The API binds to 127.0.0.1:8000 on the node — see Connect via SSH tunnel for remote access. See start.sh for what each step does inside the script.

Connect via SSH tunnel

The API binds to 127.0.0.1:8000 (localhost only). For remote access, open an SSH tunnel:

ssh -L 8000:localhost:8000 <user>@<host>

Testing with the replay script

To test holoptycho end-to-end without a live beamline, use scripts/replay_from_tiled.py. It reads a real scan from Tiled and publishes it over ZMQ on the same node as holoptycho, in the exact Eiger and PandA wire formats. Both the replay script and holoptycho must run on the same machine — ZMQ traffic stays local.

On the compute node

# 1. Authenticate with Tiled and install the replay env (once)
tiled profile create https://tiled.nsls2.bnl.gov --name nsls2
tiled login --profile nsls2
pixi install -e replay

# 2. If holoptycho has no selected engine yet, choose one before --hp-start
hp model set run042901
hp model status

# 3. Run the replay. Use --scan-id to look up the run automatically (newest
#    run with that scan_id wins — scan_id is not unique), or pass --uid
#    directly if you already have a UUID. The --tiled-url, --hp-url, and
#    --eiger/panda-endpoint flags all default to the HXN-typical values.

* _Data extract_:
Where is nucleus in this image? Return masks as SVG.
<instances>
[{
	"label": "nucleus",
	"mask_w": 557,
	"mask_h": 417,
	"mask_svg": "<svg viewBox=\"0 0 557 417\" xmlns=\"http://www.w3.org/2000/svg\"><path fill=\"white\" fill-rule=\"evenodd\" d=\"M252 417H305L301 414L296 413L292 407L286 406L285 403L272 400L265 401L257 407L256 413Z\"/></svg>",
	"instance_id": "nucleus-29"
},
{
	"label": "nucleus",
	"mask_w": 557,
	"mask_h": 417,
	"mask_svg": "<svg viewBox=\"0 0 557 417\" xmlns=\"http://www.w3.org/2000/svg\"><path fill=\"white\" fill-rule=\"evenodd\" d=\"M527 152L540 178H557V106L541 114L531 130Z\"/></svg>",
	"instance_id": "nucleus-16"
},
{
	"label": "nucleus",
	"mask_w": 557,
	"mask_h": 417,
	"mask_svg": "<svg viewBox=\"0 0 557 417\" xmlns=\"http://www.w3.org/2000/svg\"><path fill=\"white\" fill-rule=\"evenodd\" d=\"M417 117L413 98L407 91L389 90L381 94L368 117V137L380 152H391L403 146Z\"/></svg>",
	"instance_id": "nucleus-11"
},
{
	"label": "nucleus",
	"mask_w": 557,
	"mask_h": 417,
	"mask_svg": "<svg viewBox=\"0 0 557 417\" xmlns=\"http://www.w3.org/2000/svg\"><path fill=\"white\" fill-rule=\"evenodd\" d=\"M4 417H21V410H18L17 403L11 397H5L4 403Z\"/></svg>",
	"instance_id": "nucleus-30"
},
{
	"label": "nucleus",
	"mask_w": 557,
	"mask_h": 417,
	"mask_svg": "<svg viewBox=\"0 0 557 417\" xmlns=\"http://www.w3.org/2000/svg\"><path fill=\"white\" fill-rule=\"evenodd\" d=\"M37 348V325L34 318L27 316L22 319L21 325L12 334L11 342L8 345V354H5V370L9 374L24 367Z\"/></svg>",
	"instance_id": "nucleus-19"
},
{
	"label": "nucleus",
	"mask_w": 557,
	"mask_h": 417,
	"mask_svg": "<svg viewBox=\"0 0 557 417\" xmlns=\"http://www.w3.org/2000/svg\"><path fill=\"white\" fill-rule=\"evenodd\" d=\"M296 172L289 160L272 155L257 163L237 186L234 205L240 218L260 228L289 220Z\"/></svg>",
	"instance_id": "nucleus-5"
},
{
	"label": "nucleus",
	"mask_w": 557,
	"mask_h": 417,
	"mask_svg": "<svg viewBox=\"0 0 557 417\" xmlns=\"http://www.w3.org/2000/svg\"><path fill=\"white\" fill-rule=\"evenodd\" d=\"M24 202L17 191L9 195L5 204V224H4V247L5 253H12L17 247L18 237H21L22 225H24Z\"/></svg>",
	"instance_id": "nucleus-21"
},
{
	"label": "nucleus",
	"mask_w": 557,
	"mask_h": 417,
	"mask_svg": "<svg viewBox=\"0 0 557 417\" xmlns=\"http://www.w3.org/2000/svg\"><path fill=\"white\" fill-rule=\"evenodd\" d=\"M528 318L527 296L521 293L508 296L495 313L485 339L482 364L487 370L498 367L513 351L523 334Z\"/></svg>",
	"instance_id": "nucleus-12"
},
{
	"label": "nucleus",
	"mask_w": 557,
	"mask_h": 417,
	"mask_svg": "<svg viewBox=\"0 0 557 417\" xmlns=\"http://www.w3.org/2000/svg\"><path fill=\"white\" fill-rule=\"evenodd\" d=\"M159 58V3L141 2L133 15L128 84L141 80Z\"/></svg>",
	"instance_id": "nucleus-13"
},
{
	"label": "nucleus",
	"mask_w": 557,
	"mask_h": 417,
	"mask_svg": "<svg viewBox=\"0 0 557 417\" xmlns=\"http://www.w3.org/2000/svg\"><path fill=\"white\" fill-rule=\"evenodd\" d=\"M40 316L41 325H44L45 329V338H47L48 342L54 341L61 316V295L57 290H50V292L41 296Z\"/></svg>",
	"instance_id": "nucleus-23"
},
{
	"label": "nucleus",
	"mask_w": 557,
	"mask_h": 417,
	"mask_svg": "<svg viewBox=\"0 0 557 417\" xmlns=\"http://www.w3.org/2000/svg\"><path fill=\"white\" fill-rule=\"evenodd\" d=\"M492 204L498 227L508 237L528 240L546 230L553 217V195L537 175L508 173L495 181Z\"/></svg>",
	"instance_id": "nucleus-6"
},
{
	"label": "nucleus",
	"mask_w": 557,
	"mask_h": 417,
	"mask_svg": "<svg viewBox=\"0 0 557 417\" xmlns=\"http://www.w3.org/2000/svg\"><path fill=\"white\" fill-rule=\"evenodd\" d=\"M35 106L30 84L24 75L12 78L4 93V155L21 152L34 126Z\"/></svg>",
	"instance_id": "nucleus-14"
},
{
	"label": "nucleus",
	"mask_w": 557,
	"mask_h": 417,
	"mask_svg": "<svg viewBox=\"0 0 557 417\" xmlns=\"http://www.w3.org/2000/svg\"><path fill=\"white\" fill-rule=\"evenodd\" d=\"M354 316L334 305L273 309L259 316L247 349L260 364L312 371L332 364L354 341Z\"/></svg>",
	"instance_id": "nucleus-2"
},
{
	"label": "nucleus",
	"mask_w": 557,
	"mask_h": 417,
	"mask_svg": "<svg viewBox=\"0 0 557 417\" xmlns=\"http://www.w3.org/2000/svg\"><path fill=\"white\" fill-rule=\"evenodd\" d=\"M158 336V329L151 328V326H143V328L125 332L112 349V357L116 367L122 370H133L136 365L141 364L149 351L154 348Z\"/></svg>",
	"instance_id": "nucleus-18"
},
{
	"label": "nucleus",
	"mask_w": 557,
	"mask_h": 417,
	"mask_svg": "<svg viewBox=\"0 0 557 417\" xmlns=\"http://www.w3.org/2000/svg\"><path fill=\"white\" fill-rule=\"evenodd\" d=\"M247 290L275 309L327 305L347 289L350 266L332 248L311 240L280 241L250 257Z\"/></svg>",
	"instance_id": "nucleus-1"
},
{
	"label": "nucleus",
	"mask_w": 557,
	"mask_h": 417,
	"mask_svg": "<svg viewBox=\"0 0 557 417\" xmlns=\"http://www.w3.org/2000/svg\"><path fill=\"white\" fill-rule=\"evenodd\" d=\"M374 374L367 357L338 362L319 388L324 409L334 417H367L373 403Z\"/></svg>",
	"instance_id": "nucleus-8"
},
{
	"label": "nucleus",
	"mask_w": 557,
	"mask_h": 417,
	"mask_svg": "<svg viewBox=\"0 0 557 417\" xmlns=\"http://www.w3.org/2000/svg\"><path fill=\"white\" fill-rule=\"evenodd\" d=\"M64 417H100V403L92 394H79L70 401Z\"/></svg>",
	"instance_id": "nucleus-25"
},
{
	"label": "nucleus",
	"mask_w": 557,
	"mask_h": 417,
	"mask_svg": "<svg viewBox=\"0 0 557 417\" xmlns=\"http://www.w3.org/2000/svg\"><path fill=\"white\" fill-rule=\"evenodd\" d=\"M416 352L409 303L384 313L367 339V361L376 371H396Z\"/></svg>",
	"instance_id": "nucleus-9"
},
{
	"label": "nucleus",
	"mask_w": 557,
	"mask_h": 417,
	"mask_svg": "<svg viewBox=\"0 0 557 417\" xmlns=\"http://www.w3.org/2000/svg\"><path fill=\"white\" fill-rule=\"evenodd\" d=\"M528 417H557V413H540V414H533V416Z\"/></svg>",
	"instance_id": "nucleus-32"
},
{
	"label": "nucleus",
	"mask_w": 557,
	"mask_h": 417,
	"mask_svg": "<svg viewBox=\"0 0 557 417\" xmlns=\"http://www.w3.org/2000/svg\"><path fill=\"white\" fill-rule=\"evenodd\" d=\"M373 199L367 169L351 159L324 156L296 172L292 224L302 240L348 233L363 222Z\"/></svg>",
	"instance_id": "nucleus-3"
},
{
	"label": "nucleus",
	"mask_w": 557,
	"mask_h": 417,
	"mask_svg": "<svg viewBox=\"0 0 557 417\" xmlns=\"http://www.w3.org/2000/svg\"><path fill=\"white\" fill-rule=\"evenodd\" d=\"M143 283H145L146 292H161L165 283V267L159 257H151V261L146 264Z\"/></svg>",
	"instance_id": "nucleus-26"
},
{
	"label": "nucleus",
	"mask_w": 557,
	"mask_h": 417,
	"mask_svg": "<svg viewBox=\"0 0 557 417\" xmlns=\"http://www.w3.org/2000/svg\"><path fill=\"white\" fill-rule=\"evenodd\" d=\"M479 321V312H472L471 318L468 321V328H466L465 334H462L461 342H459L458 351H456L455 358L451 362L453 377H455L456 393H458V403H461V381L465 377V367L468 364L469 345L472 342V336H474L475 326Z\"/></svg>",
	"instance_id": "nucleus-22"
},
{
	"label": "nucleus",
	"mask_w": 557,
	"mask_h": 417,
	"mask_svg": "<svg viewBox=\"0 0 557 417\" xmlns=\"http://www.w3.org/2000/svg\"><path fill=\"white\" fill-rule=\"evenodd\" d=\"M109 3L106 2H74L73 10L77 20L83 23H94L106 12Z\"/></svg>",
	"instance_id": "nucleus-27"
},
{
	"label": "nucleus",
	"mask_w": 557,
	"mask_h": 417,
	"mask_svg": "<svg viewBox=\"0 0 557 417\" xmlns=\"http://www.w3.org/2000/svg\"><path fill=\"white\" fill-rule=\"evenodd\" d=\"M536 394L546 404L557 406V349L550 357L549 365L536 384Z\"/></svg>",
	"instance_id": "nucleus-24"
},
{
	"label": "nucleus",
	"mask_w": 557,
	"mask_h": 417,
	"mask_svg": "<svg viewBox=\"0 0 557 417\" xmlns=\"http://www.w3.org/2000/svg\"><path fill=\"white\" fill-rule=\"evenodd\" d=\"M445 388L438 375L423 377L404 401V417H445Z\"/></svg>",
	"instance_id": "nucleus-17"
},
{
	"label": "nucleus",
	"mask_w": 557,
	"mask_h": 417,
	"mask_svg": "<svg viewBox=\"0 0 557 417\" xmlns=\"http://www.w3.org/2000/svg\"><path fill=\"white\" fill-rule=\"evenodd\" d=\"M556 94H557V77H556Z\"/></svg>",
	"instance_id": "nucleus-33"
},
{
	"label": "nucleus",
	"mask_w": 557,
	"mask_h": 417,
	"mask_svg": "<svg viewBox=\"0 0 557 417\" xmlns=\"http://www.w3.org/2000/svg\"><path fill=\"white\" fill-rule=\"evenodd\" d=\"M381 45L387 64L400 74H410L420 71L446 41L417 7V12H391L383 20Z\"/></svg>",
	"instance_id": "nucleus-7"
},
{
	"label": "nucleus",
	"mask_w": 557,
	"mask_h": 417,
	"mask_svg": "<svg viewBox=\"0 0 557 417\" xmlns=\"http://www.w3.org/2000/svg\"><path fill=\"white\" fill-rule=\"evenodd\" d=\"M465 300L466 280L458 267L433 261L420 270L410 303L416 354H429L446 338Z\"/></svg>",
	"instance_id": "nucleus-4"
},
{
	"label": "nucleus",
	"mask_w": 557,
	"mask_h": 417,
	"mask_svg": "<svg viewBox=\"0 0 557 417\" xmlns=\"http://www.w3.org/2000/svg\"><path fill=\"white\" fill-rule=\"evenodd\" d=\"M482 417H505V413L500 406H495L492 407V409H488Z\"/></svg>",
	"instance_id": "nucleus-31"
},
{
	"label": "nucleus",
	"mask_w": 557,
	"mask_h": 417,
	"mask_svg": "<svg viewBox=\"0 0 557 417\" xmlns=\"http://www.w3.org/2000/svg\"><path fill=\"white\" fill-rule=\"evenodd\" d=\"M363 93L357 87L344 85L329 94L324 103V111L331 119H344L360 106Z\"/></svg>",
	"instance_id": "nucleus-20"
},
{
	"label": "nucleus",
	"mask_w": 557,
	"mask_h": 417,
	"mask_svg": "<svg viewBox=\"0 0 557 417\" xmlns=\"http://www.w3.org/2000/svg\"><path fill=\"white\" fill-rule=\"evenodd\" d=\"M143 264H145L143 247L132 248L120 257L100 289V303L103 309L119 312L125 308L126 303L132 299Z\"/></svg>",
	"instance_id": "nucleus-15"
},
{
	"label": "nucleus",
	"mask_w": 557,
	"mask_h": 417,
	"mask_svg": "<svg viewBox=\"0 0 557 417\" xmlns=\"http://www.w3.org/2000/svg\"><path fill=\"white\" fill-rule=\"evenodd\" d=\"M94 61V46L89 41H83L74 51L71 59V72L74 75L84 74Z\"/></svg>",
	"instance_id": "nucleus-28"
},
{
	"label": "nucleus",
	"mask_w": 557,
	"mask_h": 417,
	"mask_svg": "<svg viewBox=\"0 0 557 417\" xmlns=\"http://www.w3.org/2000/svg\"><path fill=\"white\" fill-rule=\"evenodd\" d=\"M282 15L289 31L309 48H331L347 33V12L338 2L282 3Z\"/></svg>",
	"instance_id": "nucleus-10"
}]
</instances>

* _What is being asked_:
Reproduce the holoptycho text word for word, beginning at the words "To test holoptycho" and stopping after the words "traffic stays local.". The material is separate from the holoptycho text.

* _Task solution_:
To test holoptycho end-to-end without a live beamline, use scripts/replay_from_tiled.py. It reads a real scan from Tiled and publishes it over ZMQ on the same node as holoptycho, in the exact Eiger and PandA wire formats. Both the replay script and holoptycho must run on the same machine — ZMQ traffic stays local.